[Helm] Enable custom metrics, mount ConfigMap by default #351

chipzoller · 2024-07-02T22:47:26Z

Closes #170

This PR allows users to define their own custom metrics CSV in the Helm chart and mounts and consumes the ConfigMap (which was previously deployed but unused) by default. It incorporates changes originally made in PR #350.

After this PR, users may define custom metrics in the values file as the following:

customMetrics: |-
  # My custom metrics list
  DCGM_FI_PROF_SM_ACTIVE,          gauge, The ratio of cycles an SM has at least 1 warp assigned.
  DCGM_FI_PROF_SM_OCCUPANCY,       gauge, The ratio of number of warps resident on an SM.

This customMetrics value is commented out by default to allow for backwards compatibility.

Signed-off-by: Chip Zoller <chipzoller@gmail.com>

chipzoller · 2024-07-02T22:49:39Z

cc @nvvfedorov and @glowkey for your suggestions/input.

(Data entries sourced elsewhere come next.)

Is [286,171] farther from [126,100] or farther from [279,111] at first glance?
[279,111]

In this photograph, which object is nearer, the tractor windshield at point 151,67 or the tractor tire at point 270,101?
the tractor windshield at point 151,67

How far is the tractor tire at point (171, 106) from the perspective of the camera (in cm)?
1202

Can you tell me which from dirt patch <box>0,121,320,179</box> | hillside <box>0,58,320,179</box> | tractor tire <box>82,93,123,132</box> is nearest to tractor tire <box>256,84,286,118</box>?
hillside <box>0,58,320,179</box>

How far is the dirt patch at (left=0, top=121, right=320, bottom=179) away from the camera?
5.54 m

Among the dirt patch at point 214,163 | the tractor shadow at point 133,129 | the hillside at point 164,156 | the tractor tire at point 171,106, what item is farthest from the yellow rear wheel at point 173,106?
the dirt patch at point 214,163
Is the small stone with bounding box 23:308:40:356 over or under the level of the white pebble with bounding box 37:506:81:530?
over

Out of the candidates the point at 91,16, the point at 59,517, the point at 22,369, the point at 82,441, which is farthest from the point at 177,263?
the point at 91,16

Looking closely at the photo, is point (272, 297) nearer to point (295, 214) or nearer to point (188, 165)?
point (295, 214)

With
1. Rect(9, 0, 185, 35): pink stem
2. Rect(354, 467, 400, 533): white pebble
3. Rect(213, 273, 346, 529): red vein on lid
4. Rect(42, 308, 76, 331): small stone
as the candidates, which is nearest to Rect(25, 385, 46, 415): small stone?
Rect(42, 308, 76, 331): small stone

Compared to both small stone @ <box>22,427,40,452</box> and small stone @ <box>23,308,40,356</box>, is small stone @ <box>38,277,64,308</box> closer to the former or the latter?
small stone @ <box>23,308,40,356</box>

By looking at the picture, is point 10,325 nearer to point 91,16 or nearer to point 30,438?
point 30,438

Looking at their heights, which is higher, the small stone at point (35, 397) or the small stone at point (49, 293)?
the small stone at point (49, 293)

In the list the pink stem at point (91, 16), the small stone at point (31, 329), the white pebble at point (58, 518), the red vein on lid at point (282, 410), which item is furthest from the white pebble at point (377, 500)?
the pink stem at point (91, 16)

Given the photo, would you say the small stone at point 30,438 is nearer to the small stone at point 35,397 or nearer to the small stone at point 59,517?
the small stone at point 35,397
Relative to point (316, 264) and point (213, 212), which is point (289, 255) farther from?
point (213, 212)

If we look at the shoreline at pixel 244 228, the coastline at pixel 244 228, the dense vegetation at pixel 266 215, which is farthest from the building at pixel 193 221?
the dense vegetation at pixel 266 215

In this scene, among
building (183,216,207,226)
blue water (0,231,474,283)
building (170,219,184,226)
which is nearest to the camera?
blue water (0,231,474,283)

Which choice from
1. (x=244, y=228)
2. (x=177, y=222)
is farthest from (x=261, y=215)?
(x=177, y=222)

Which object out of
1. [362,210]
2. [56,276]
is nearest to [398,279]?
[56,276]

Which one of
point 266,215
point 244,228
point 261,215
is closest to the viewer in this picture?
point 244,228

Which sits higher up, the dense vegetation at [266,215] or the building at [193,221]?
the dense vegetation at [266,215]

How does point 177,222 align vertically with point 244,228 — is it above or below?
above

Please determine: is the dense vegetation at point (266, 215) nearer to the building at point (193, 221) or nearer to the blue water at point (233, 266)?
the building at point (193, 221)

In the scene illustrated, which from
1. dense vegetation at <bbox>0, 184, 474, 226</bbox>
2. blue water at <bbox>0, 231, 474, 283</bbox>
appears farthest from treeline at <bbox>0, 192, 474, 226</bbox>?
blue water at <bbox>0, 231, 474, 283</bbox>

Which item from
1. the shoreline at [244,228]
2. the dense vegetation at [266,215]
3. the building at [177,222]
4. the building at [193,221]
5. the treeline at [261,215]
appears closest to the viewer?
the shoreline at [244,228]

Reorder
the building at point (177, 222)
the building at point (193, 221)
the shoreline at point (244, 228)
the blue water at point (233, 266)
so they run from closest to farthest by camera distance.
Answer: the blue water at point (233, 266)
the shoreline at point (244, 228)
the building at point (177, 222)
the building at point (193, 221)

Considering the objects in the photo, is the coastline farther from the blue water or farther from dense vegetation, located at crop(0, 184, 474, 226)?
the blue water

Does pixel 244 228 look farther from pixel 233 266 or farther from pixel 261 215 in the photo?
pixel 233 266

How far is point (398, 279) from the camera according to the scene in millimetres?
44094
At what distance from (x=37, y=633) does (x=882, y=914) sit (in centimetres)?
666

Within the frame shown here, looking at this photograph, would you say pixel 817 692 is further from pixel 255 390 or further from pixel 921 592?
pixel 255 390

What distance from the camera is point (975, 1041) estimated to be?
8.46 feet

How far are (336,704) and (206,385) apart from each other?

chipzoller · 2024-07-11T12:47:01Z

Any thoughts on this?

chipzoller · 2024-07-22T13:43:59Z

Checking back up on this one as well. Any feedback or suggestions?

nvvfedorov · 2024-07-22T15:29:50Z

@chipzoller, Why is this solution better than the existing one, where you can define metrics in a config map? See: https://github.com/NVIDIA/dcgms-exporter/blob/main/deployment/templates/metrics-configmap.yaml

chipzoller · 2024-07-22T15:34:25Z

The current solution requires users modify the ConfigMap AFTER it has been deployed whereas this solution allows them to define their customized list of metrics up front, at installation time.

frittentheke · 2024-07-23T08:21:37Z

I was just about to raise a new feature request to include certain metrics per default, namely DCGM_FI_DEV_FB_TOTAL, DCGM_FI_DEV_FB_RESERVED, DCGM_FI_DEV_FB_USED_PERCENT.
While I still believe the defaults provided should absolutely be sensible and the 90% coverage of what people usually would want from their metrics, opening up and and using the Helm chart values.yaml to allow configuration of the metrics is the right way forward.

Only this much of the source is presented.